Primary Submission Category: Machine Learning and Causal Inference
Precise Estimates from Safe Data Integration in a Paired, Cluster-Randomized Field Trial
Authors: Adam Sales, Johann Gagnon-Bartsch, Mingyu Feng, Kevin Huang,
Presenting Author: Adam Sales*
Randomized controlled trials (RCTs) in social or biomedical science often rely on covariate and outcome data drawn from a larger administrative database. For instance, a recent paired, clustered RCT of an online homework platform used covariates—demographics and prior achievement measures—and outcomes—standardized test scores—from the state’s educational database. To avoid confounding, typical analyses use only data from randomized subjects, discarding the remainder of the database.

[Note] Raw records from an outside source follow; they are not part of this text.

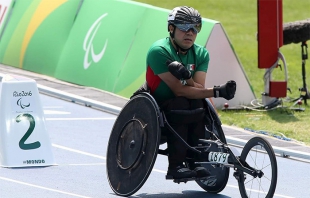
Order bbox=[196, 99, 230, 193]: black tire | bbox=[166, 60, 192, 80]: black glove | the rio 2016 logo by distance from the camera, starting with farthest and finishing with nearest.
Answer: the rio 2016 logo → bbox=[196, 99, 230, 193]: black tire → bbox=[166, 60, 192, 80]: black glove

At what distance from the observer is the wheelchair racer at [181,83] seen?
8.59m

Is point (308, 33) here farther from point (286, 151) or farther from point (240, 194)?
point (240, 194)

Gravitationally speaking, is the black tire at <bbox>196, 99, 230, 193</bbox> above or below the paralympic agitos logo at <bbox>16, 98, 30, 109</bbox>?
below

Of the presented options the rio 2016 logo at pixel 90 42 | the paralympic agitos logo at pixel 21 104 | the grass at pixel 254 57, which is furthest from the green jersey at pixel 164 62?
the rio 2016 logo at pixel 90 42

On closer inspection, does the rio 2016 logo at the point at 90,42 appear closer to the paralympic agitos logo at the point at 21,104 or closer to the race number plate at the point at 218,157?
the paralympic agitos logo at the point at 21,104

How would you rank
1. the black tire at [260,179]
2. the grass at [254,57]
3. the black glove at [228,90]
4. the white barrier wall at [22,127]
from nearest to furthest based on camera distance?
the black tire at [260,179], the black glove at [228,90], the white barrier wall at [22,127], the grass at [254,57]

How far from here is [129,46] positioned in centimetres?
1548

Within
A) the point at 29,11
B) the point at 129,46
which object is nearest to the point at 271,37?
the point at 129,46

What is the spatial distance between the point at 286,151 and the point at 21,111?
11.1 feet

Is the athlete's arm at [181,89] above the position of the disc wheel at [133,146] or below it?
above

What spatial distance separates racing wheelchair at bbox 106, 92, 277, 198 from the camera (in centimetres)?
844

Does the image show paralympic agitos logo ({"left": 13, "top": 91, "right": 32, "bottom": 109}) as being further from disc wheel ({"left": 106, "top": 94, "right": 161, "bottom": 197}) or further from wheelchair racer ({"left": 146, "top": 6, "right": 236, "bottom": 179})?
wheelchair racer ({"left": 146, "top": 6, "right": 236, "bottom": 179})

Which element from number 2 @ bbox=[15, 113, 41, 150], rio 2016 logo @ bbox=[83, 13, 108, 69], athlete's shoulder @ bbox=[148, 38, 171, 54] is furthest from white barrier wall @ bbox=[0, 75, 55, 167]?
rio 2016 logo @ bbox=[83, 13, 108, 69]

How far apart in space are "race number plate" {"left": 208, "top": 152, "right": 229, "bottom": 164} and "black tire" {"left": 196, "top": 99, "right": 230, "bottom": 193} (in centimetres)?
14
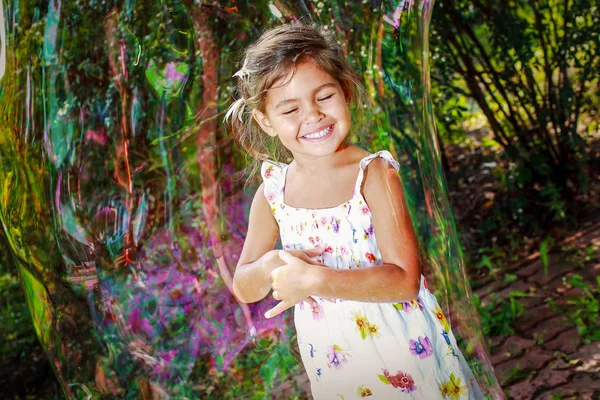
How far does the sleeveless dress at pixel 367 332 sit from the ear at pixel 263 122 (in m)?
0.15

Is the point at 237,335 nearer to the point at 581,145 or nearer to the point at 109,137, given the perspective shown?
the point at 109,137

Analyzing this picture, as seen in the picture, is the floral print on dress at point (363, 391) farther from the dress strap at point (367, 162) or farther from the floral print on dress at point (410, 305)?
the dress strap at point (367, 162)

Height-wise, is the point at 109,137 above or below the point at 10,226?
above

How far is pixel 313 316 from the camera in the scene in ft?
4.71

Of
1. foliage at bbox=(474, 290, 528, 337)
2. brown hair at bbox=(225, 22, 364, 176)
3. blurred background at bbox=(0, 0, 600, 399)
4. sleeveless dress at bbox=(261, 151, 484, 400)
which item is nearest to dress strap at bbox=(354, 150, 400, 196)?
sleeveless dress at bbox=(261, 151, 484, 400)

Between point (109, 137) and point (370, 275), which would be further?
point (109, 137)

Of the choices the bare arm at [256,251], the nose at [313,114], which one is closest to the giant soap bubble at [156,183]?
the bare arm at [256,251]

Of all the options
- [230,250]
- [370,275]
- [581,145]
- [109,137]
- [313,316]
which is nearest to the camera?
[370,275]

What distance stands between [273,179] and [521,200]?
9.24ft

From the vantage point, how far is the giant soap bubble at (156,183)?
1.58 metres

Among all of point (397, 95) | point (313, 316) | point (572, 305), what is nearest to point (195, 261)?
point (313, 316)

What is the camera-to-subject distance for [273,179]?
1.49m

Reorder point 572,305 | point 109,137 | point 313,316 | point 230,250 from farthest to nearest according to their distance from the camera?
point 572,305 < point 109,137 < point 230,250 < point 313,316

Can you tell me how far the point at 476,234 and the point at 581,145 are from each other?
0.78m
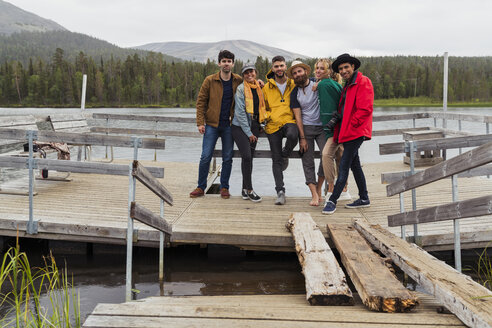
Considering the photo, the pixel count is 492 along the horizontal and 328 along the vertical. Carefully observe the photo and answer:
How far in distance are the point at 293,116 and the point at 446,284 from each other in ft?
11.3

In this study, we show how to substantially improve the precision of effect estimates by using the entire dataset, including both randomized and non-randomized subjects, without introducing any new confounding and relying largely on standard modeling techniques, and demonstrate the method by re-analyzing data from the online homework study. We used observational data to train a random forest model predicting student test scores from student- and school-level covariates, and used it to generate predicted outcomes for students in the randomized schools. Then, we modified the hierarchical linear model from the original analysis by adding the predicted outcomes as an additional regressor, reducing the standard error by 15% — the improvement expected from increasing the sample size by over a third. Since it requires few additional modeling skills and no additional assumptions, this method can be easily adapted wherever auxiliary observational data are available.